Task item: In the material below, find each line with the word "Tanzania" and list it.

Dataset excerpts section start

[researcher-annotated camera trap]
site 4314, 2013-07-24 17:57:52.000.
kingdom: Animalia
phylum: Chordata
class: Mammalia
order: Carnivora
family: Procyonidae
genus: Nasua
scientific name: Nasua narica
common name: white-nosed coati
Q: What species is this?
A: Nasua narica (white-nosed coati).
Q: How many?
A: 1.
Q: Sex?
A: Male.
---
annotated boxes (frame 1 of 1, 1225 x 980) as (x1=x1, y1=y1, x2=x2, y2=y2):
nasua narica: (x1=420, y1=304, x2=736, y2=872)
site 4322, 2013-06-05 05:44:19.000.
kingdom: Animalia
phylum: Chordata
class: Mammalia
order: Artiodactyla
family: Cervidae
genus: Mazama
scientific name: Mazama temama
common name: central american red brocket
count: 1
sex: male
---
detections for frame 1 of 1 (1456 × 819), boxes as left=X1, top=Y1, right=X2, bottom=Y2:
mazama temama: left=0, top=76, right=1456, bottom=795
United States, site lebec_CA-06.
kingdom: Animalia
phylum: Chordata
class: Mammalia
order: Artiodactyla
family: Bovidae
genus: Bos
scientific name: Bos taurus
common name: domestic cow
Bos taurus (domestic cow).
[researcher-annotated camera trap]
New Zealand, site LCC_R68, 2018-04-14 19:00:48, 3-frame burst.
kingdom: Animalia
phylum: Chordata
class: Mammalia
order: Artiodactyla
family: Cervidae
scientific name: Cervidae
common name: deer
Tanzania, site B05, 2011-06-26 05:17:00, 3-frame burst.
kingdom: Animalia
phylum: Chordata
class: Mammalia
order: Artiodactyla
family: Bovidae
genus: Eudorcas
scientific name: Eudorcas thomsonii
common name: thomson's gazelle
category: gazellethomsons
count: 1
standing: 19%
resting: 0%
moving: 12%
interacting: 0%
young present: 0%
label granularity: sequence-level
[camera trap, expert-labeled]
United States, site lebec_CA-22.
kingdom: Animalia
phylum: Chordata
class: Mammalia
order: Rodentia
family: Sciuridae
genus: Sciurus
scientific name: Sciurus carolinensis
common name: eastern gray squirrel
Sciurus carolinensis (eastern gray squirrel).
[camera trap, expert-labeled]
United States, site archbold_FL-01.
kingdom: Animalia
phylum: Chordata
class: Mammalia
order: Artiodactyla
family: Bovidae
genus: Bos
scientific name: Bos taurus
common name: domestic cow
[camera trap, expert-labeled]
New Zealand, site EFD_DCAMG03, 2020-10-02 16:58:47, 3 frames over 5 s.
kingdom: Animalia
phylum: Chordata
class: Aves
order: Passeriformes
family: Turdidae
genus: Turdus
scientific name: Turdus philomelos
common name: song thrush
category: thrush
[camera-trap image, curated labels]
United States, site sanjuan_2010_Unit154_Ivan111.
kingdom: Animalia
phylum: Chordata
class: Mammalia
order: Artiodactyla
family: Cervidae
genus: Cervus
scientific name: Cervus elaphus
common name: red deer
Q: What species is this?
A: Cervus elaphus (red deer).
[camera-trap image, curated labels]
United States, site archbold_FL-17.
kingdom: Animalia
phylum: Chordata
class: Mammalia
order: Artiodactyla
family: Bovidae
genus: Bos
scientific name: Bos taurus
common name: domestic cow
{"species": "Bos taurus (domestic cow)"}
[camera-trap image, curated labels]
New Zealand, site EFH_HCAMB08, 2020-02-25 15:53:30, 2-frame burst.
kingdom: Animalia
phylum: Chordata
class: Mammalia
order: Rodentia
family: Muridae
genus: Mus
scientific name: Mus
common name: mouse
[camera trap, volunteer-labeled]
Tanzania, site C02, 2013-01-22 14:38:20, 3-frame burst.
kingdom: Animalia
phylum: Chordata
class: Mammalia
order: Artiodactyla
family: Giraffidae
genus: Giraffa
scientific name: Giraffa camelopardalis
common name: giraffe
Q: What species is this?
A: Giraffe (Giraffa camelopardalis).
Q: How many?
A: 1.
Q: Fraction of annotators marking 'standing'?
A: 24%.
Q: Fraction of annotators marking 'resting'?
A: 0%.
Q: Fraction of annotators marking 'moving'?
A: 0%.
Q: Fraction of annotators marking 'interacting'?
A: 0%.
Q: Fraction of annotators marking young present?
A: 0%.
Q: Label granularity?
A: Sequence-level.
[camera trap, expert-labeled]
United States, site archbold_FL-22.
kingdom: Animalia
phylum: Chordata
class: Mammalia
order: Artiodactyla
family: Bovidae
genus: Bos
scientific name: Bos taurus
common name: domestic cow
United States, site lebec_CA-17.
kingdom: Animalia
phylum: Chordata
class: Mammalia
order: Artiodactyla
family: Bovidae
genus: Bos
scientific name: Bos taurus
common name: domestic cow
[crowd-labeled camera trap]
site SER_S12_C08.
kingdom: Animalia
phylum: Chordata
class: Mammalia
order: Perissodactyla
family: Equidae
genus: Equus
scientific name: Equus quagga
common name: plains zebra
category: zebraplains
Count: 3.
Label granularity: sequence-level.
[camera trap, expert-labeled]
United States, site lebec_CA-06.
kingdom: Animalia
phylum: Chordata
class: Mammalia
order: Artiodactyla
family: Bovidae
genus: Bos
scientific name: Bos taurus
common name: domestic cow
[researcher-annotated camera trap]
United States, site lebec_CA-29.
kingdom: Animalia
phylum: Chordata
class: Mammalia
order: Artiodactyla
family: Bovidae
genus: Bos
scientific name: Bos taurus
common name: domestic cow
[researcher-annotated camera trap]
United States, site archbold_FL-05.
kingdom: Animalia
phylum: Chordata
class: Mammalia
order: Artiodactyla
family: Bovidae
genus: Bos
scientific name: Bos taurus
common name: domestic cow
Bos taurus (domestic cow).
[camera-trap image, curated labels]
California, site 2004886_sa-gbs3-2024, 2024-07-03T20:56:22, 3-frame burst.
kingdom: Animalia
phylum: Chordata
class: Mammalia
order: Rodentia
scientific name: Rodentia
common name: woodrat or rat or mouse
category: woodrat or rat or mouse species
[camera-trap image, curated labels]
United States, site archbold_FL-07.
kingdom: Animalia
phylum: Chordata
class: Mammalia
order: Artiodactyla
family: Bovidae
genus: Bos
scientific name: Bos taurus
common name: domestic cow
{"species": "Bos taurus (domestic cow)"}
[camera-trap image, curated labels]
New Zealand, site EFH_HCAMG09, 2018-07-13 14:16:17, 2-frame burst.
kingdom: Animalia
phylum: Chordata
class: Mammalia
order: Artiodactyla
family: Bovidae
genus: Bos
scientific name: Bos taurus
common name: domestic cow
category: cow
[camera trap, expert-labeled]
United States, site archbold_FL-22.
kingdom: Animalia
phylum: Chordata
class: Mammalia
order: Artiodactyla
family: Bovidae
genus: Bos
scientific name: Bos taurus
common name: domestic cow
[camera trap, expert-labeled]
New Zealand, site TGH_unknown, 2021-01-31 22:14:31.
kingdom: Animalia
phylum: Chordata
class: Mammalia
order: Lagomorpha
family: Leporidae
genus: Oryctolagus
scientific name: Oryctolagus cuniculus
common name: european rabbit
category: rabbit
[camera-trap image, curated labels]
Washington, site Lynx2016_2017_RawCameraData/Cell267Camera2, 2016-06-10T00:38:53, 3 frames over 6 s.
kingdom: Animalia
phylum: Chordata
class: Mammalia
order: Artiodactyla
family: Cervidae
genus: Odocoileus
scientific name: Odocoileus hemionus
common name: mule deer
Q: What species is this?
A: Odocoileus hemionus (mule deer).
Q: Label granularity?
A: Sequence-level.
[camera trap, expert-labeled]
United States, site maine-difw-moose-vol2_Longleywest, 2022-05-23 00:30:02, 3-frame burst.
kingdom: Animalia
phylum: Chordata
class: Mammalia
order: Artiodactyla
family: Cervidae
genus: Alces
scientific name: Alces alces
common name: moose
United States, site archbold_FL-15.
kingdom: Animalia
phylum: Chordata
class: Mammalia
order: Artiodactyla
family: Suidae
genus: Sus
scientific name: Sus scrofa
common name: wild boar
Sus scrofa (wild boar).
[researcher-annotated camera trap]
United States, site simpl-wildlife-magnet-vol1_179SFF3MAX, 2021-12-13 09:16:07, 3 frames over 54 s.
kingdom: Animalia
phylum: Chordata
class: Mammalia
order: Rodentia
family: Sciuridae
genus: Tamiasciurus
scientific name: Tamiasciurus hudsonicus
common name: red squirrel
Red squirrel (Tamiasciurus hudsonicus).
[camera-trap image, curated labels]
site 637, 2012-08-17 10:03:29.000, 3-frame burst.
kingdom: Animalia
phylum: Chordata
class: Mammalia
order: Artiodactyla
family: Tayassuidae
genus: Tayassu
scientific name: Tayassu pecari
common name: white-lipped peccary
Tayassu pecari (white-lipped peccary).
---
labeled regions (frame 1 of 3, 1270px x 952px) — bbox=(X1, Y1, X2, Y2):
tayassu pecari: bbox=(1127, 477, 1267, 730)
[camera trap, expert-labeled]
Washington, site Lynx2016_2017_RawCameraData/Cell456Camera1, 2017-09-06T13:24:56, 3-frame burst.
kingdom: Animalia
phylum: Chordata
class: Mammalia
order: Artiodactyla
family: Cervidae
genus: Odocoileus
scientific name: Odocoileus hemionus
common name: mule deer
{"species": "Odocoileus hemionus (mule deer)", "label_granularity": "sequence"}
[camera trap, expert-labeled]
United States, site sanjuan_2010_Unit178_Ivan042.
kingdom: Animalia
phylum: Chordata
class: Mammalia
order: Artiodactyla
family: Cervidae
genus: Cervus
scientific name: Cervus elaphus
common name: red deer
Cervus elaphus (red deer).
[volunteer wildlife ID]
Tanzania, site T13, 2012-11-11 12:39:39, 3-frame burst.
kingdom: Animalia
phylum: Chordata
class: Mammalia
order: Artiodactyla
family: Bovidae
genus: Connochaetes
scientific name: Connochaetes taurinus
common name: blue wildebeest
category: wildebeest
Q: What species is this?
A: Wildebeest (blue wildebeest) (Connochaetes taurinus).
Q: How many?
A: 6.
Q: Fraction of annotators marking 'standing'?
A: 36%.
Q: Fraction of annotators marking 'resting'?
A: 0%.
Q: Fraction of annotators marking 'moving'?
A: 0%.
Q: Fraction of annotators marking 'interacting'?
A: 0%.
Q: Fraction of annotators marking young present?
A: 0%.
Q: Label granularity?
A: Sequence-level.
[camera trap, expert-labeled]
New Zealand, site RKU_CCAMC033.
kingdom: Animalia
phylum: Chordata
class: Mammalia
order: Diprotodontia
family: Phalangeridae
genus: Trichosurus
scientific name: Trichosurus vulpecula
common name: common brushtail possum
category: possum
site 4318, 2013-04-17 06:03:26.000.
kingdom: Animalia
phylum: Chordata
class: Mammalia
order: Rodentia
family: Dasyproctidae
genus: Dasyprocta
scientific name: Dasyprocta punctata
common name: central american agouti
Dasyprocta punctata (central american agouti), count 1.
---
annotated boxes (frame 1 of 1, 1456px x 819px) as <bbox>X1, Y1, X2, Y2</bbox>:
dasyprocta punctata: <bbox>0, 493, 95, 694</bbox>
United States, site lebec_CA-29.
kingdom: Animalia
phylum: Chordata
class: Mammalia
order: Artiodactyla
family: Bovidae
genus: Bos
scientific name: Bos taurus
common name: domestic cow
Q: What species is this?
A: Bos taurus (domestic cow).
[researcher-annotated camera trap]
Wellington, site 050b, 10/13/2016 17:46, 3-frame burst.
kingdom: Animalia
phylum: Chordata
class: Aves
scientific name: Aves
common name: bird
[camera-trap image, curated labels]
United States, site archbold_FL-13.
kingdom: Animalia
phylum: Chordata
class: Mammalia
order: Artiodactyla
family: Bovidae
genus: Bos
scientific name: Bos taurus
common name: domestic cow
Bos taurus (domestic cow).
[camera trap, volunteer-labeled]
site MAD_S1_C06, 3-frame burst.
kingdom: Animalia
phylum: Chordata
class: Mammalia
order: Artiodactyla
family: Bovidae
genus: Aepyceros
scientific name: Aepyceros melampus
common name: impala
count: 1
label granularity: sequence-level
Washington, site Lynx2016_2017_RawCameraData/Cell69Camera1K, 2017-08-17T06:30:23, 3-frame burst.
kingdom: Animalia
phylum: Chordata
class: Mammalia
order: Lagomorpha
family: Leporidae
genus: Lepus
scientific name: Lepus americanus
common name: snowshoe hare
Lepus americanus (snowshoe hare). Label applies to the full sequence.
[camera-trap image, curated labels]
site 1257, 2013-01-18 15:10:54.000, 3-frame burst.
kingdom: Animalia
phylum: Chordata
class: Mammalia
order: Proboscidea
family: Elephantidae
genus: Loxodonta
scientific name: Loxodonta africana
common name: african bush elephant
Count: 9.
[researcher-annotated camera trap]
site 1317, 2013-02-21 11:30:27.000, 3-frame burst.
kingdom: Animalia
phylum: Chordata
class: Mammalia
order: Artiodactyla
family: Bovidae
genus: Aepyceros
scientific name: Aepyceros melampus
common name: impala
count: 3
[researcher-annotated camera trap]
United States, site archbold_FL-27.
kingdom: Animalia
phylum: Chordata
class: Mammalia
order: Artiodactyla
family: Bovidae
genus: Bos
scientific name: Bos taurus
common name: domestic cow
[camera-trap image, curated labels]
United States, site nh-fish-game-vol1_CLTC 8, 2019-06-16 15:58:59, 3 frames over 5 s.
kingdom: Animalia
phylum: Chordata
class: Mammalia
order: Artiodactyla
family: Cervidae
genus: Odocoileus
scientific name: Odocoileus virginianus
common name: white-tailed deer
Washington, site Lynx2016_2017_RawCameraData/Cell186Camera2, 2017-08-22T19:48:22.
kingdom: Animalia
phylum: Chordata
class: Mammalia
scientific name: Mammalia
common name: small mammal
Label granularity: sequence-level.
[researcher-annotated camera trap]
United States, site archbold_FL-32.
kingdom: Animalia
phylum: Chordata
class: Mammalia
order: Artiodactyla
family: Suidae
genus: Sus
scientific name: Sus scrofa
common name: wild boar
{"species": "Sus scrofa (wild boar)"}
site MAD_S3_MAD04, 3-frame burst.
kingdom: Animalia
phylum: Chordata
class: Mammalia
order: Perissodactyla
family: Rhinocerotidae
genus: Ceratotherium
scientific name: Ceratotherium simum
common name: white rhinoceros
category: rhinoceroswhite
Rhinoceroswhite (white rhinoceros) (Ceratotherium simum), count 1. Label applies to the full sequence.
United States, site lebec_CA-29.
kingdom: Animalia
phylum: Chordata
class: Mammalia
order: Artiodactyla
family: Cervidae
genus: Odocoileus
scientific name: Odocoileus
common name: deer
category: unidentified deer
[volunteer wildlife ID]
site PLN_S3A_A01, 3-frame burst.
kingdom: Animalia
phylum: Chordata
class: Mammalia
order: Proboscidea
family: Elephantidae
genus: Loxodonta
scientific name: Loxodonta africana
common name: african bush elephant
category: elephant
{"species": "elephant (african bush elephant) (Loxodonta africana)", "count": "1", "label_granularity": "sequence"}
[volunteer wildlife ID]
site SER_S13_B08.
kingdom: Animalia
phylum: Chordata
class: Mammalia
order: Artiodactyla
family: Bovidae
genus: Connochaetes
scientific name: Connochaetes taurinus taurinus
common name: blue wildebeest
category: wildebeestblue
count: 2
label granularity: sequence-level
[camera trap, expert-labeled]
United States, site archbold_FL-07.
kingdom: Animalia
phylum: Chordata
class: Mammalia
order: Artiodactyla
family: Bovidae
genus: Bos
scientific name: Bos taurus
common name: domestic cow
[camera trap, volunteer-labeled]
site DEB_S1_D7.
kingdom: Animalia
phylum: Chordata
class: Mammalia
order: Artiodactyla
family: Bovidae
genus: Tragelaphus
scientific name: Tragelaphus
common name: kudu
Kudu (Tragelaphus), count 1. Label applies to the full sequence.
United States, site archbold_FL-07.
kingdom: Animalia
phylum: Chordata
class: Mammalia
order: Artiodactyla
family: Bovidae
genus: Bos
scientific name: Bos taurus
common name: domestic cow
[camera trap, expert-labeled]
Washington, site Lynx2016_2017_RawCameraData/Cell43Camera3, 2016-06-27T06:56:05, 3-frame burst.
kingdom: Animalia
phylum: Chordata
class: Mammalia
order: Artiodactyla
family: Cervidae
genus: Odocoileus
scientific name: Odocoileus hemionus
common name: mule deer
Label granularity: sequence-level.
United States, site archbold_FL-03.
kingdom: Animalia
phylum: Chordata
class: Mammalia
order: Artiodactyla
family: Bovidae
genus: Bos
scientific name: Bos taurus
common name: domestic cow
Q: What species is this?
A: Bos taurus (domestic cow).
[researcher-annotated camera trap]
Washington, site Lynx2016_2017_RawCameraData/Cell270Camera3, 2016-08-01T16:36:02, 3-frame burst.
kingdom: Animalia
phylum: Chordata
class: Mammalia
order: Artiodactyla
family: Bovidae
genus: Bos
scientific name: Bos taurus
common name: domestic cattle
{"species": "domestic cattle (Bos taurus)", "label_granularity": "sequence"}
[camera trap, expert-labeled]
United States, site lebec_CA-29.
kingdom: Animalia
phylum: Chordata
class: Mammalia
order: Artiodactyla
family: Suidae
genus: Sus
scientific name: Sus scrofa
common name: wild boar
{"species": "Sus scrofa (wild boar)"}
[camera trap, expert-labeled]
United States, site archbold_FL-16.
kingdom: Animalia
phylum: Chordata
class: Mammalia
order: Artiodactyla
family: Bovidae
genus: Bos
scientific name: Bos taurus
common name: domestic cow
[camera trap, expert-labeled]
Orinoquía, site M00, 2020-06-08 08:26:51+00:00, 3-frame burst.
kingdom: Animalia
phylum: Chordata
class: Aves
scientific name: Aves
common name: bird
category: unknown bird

Dataset excerpts section end

Solution to the problem:
Tanzania, site B05, 2011-06-26 05:17:00, 3-frame burst.
Tanzania, site C02, 2013-01-22 14:38:20, 3-frame burst.
Tanzania, site T13, 2012-11-11 12:39:39, 3-frame burst.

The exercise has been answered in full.